#### [Goal]
Copy every entry exactly as given, minus the images.

━━━ Records shown

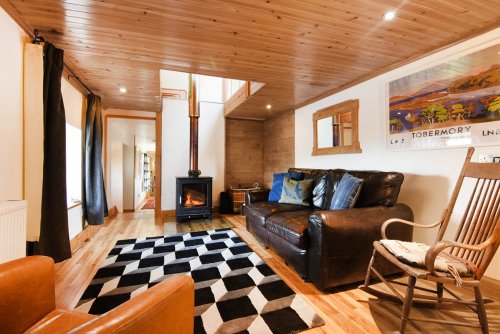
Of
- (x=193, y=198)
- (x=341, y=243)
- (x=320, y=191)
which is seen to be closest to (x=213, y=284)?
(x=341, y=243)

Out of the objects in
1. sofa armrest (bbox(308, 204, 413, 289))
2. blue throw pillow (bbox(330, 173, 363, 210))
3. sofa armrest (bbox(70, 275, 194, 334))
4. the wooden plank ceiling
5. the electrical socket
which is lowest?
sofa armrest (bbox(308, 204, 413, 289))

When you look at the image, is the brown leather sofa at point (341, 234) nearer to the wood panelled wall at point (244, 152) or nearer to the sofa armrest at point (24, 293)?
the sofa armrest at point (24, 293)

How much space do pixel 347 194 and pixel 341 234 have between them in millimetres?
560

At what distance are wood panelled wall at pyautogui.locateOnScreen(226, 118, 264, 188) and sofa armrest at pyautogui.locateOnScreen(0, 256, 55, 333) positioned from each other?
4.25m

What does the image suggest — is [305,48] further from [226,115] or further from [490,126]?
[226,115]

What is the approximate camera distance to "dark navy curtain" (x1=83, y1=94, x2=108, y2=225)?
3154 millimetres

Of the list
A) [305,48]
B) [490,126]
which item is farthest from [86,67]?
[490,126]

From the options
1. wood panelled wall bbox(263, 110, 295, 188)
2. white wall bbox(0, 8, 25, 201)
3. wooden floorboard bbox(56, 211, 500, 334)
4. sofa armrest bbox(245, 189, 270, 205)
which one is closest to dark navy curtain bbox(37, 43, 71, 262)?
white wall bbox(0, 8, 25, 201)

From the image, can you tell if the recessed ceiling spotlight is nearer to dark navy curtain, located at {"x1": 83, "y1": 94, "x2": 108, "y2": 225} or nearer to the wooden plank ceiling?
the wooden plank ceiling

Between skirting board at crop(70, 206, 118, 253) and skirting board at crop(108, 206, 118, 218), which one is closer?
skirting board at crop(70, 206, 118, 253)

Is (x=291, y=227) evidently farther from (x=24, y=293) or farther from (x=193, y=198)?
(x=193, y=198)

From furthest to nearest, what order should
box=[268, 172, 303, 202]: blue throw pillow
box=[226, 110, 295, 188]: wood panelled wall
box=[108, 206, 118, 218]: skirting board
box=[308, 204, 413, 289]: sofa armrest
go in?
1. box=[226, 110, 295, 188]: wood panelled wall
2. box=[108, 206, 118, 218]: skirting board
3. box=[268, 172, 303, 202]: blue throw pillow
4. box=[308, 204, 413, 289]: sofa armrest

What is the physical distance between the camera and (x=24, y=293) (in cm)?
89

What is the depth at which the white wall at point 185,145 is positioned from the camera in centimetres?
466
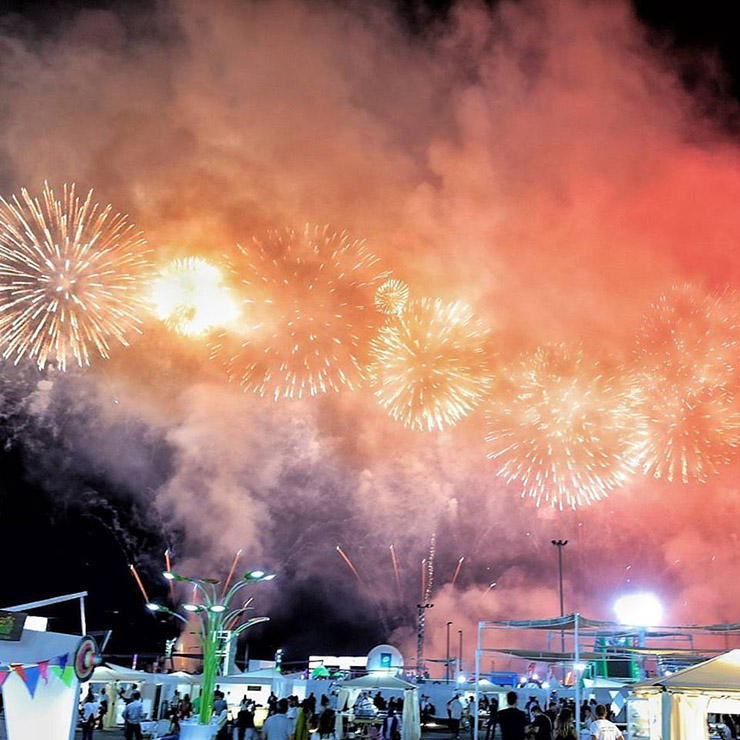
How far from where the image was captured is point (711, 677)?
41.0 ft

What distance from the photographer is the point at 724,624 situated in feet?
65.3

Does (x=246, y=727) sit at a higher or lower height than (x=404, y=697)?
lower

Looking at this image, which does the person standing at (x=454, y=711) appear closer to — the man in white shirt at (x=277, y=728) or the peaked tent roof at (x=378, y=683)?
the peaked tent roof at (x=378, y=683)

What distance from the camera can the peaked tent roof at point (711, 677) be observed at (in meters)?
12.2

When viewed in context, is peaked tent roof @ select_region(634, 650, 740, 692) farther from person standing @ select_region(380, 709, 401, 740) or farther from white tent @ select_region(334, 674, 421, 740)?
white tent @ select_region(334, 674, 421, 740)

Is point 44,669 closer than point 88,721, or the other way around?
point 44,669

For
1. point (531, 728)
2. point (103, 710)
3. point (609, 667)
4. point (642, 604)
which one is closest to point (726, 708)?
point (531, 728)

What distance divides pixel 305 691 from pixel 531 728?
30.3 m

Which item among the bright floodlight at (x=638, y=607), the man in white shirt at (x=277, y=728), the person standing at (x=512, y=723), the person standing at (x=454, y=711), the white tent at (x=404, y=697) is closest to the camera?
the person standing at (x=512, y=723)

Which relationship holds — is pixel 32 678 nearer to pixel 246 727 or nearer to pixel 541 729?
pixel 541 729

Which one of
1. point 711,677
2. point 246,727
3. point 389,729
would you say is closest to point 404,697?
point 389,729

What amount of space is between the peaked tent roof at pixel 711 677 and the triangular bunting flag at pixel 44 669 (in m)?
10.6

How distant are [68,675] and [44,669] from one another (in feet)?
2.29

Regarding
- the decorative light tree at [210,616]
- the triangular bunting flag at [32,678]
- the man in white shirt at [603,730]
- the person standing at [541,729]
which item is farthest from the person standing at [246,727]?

━━━━━━

#### [Written solution]
Of
- (x=193, y=198)
- (x=341, y=243)
- (x=320, y=191)
which is seen to be closest to (x=213, y=284)?
(x=341, y=243)

Out of the objects in
1. sofa armrest (bbox(308, 204, 413, 289))
2. blue throw pillow (bbox(330, 173, 363, 210))
3. sofa armrest (bbox(70, 275, 194, 334))
4. the wooden plank ceiling
5. the electrical socket
which is lowest?
sofa armrest (bbox(308, 204, 413, 289))

When you look at the image, is the brown leather sofa at point (341, 234) nearer to the wood panelled wall at point (244, 152) or nearer to the sofa armrest at point (24, 293)?
the sofa armrest at point (24, 293)

How much space do pixel 347 194 and pixel 341 234 have between them in millimetres?
560

At what distance are wood panelled wall at pyautogui.locateOnScreen(226, 118, 264, 188) and sofa armrest at pyautogui.locateOnScreen(0, 256, 55, 333) positioned from each other?
4.25m

What does the image suggest — is [305,48] further from [226,115] or further from [490,126]?
[226,115]

What is the approximate camera distance to "dark navy curtain" (x1=83, y1=94, x2=108, y2=225)?
3154 millimetres

Of the list
A) [305,48]
B) [490,126]
which item is farthest from [86,67]?
[490,126]

From the options
1. wood panelled wall bbox(263, 110, 295, 188)
2. white wall bbox(0, 8, 25, 201)
3. wooden floorboard bbox(56, 211, 500, 334)
4. sofa armrest bbox(245, 189, 270, 205)
which one is closest to dark navy curtain bbox(37, 43, 71, 262)?
white wall bbox(0, 8, 25, 201)

From the image, can you tell if the recessed ceiling spotlight is nearer to dark navy curtain, located at {"x1": 83, "y1": 94, "x2": 108, "y2": 225} or nearer to the wooden plank ceiling?
the wooden plank ceiling

Between skirting board at crop(70, 206, 118, 253) and skirting board at crop(108, 206, 118, 218), which one is closer?
skirting board at crop(70, 206, 118, 253)

Is (x=291, y=227) evidently farther from (x=24, y=293) or farther from (x=193, y=198)?
(x=193, y=198)

From furthest to nearest, what order should
box=[268, 172, 303, 202]: blue throw pillow
box=[226, 110, 295, 188]: wood panelled wall
box=[108, 206, 118, 218]: skirting board
box=[308, 204, 413, 289]: sofa armrest
go in?
1. box=[226, 110, 295, 188]: wood panelled wall
2. box=[108, 206, 118, 218]: skirting board
3. box=[268, 172, 303, 202]: blue throw pillow
4. box=[308, 204, 413, 289]: sofa armrest

What is the physical distance between the camera and (x=24, y=293) (in cm)?
89

What is the depth at which the white wall at point 185,145 is positioned from the camera in centimetres?
466
How far from where the image was captured is point (711, 677)?
41.0 ft

What distance from the photographer is the point at 724,624 situated in feet?
65.3

Does (x=246, y=727) sit at a higher or lower height than (x=404, y=697)?
lower

Looking at this image, which does the person standing at (x=454, y=711) appear closer to — the man in white shirt at (x=277, y=728) or the peaked tent roof at (x=378, y=683)?
the peaked tent roof at (x=378, y=683)

What distance from the camera can the peaked tent roof at point (711, 677) be observed at (in meters)?
12.2

When viewed in context, is peaked tent roof @ select_region(634, 650, 740, 692) farther from person standing @ select_region(380, 709, 401, 740) or farther from white tent @ select_region(334, 674, 421, 740)?
white tent @ select_region(334, 674, 421, 740)

Is point 44,669 closer than point 88,721, or the other way around?
point 44,669

For
1. point (531, 728)
2. point (103, 710)
3. point (609, 667)
4. point (642, 604)
which one is closest to point (726, 708)?
point (531, 728)

What distance divides pixel 305 691 from pixel 531 728?
30.3 m

Which item among the bright floodlight at (x=638, y=607), the man in white shirt at (x=277, y=728), the person standing at (x=512, y=723), the person standing at (x=454, y=711), the white tent at (x=404, y=697) is closest to the camera?
the person standing at (x=512, y=723)

Which relationship holds — is pixel 32 678 nearer to pixel 246 727 or nearer to pixel 541 729?
pixel 541 729

Which one of
1. point 711,677
2. point 246,727
3. point 389,729
would you say is closest to point 404,697?
point 389,729

What amount of space is between the peaked tent roof at pixel 711 677 and the triangular bunting flag at pixel 44 669 (in m)?
10.6

How distant are [68,675] and [44,669] from one another (in feet)?
2.29

Regarding
- the decorative light tree at [210,616]
- the triangular bunting flag at [32,678]
- the man in white shirt at [603,730]
- the person standing at [541,729]
which item is farthest from the person standing at [246,727]?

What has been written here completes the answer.